=== ACTIONS TO TAKE ===
[A] In the forum thread about Stephen Heller, which composer does beetzart say Heller is a more melodic version of?
[B] For each statement below, say whether it agrees with the forum thread about Stephen Heller, and quote the words that decide it: (i) eugeneonagain once believed op.47 was by Beethoven; (ii) Orfeo considers Heller's music emotionally deeper than Chopin's; (iii) Bettina's students dislike Heller's music.
[C] Reproduce the part of the forum thread about Stephen Heller starting at "Yes I do. I" and ending at "op.47 was Beethoven!".

=== ARTICLE ===
□ □ □ □ □

# Do you like Stephen Heller?



## beetzart (Dec 30, 2009)

He is like a more melodic version of Czerny. He wrote some interesting piano preludes and etudes but I find this sonatina in D major very charming especially with the rapid key changes at the start. I think from memory it goes D major, G minor, E flat major, B flat major, D major in about 8 bars.


----------



## Orfeo (Nov 14, 2013)

I have to say that I do like Stephen Heller. His music has charm, nobility, and yes, it is highly melodic. It is not the deepest emotionally speaking as, say, Schumann or Chopin, but thankfully not as facile as, for instances, Mendelssohn or Sauer (instead, it is kind of closer to perhaps Goldmark and Fuchs, maybe Faure). These albums are among my favorites:


----------



## eugeneonagain (May 14, 2017)

Yes I do. I remember playing number 11 of his études mélodiques et progressives and number 3 of the op.47 studies for an exam. It was a sight reading exercise so my teacher used to cover up the titles so I wouldn't go and find it and memorise it. For a long time I thought that op.47 was Beethoven!


----------



## Bettina (Sep 29, 2016)

Yes, I do enjoy many of Heller's pieces. My students enjoy his music too - I've seen excellent results with pieces such as "L'Avalanche," which often help motivate students to think about musical storytelling and expression.


----------



## amfortas (Jun 15, 2011)

Oh, thank God. I thought you said Stephen Miller.


----------



## Woodduck (Mar 17, 2014)

amfortas said:


> Oh, thank God. I thought you said Stephen Miller.


I did the same double take.

Oh God. What's happening to us?


----------



## Pugg (Aug 8, 2014)

Woodduck said:


> I did the same double take.
> 
> Oh God. What's happening to us?


Getting older each day Mr Wood


----------

□ □ □ □ □

=== AVAILABLE DATA ===
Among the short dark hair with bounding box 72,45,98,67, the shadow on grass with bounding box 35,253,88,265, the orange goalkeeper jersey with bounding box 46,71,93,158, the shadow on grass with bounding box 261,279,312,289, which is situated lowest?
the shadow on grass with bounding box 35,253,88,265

□ □ □ □ □

=== RESULTS OF THE EXERCISE ===
[A] Czerny.

[B]
(i) Yes: "For a long time I thought that op.47 was Beethoven!"
(ii) No: "It is not the deepest emotionally speaking as, say, Schumann or Chopin"
(iii) No: "My students enjoy his music too"

[C]
Yes I do. I remember playing number 11 of his études mélodiques et progressives and number 3 of the op.47 studies for an exam. It was a sight reading exercise so my teacher used to cover up the titles so I wouldn't go and find it and memorise it. For a long time I thought that op.47 was Beethoven!